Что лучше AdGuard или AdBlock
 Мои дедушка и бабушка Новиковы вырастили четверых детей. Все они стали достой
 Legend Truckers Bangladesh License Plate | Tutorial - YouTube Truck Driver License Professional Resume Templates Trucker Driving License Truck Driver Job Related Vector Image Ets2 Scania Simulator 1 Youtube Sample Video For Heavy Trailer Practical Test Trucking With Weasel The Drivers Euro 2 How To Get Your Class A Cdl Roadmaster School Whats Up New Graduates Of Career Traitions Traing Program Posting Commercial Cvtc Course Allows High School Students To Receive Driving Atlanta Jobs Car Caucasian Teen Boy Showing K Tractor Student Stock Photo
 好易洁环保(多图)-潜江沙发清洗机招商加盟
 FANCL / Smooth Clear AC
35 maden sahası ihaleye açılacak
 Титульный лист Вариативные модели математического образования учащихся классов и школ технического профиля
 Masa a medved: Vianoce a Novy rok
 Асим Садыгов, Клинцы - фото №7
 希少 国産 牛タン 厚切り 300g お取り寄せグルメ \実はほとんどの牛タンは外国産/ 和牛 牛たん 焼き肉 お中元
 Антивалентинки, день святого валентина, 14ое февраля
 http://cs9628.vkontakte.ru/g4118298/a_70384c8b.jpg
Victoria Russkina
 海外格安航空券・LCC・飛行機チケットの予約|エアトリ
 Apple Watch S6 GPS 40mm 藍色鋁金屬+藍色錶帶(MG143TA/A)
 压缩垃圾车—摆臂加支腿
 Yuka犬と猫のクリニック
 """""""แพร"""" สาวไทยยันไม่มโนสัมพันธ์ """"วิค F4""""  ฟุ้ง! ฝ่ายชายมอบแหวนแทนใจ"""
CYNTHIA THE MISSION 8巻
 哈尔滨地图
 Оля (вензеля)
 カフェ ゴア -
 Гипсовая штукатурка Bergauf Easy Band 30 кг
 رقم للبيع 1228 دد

···

## About this task
Your answer should be exactly the lines of the data above, from the first through the line containing "Титульный лист Вариативные".

## Task answer
Что лучше AdGuard или AdBlock
 Мои дедушка и бабушка Новиковы вырастили четверых детей. Все они стали достой
 Legend Truckers Bangladesh License Plate | Tutorial - YouTube Truck Driver License Professional Resume Templates Trucker Driving License Truck Driver Job Related Vector Image Ets2 Scania Simulator 1 Youtube Sample Video For Heavy Trailer Practical Test Trucking With Weasel The Drivers Euro 2 How To Get Your Class A Cdl Roadmaster School Whats Up New Graduates Of Career Traitions Traing Program Posting Commercial Cvtc Course Allows High School Students To Receive Driving Atlanta Jobs Car Caucasian Teen Boy Showing K Tractor Student Stock Photo
 好易洁环保(多图)-潜江沙发清洗机招商加盟
 FANCL / Smooth Clear AC
35 maden sahası ihaleye açılacak
 Титульный лист Вариативные модели математического образования учащихся классов и школ технического профиля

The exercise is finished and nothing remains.